The USB Accelerator work with one of the following operating systems:

  • Linux Debian 10 or a derivative thereof (such as Ubuntu 18.04 or Raspbian)
  • macOS, with either MacPorts or Homebrew installed
  • Windows 10

It works best when connected over USB 3.0 even though it can also be used with USB 2.0 and, therefore, can also be used with a microcontroller like the Raspberry Pi 3, which doesn't offer any USB 3 ports.

Speed difference on getting started example (first measurement excluded because of model load time):

USB Type Speed (ms)
USB 3 4.4
USB 2 12.5

Setup

The setup of the Coral USB Accelerator is pain-free. The getting started instructions available on the official website worked like a charm on both my Raspberry Pi and PC, and it was ready to run after only a few minutes.
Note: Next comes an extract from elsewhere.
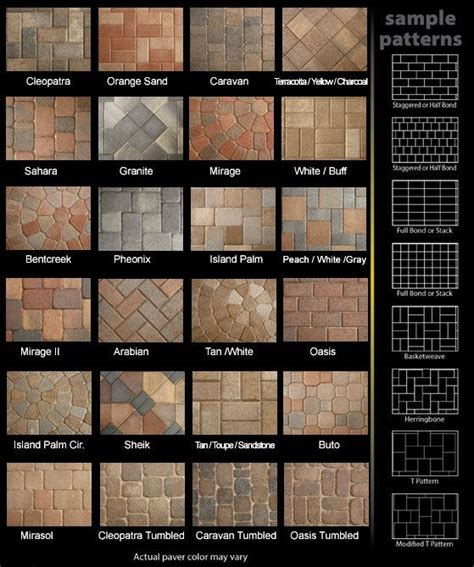 brick layout names paver patterns for patios petersburg brick pavers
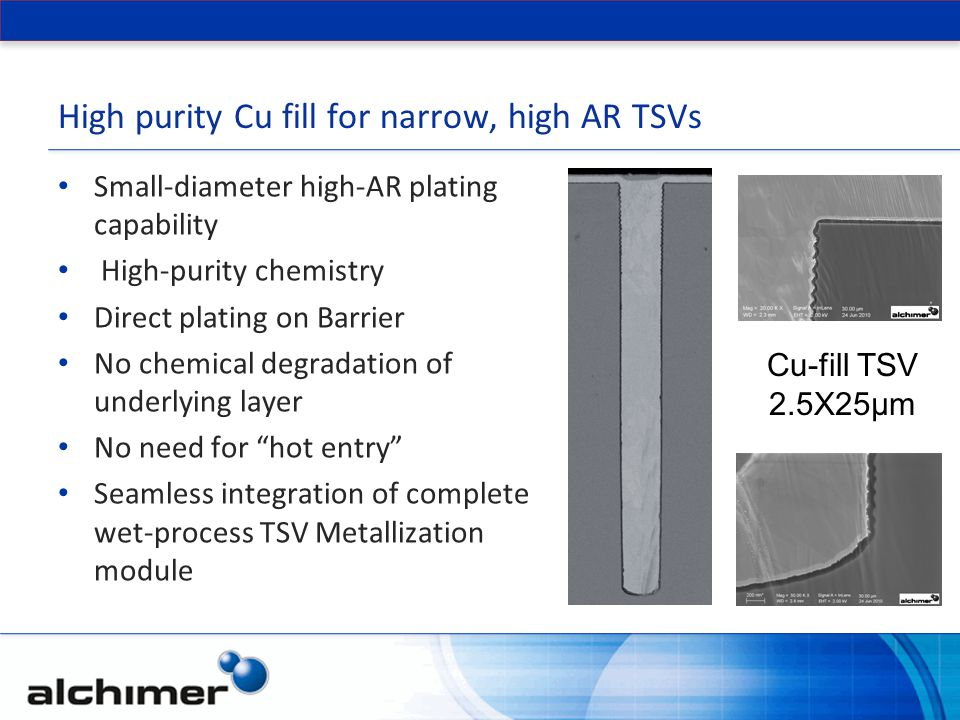 High purity Cu fill for narrow, high AR TSVs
1: Install the Edge TPU runtime

The Edge TPU runtime provides the core programming interface for the Edge TPU.

Linux

First, add the Debian package repository to your system:

echo "deb https://packages.cloud.google.com/apt coral-edgetpu-stable main" | sudo tee /etc/apt/sources.list.d/coral-edgetpu.list

curl https://packages.cloud.google.com/apt/doc/apt-key.gpg | sudo apt-key add -

sudo apt-get update

Then, install the Edge TPU runtime:

sudo apt-get install libedgetpu1-std

The above command installs the default Edge TPU runtime, which operates at a reduced clock frequency. If you want to run your Coral USB Accelerator at maximum clock frequency, run the below command instead:

sudo apt-get install libedgetpu1-max

This is only recommended if you really need the maximum power, as the USB Accelerator's metal can become very hot to the touch when you're running in max mode.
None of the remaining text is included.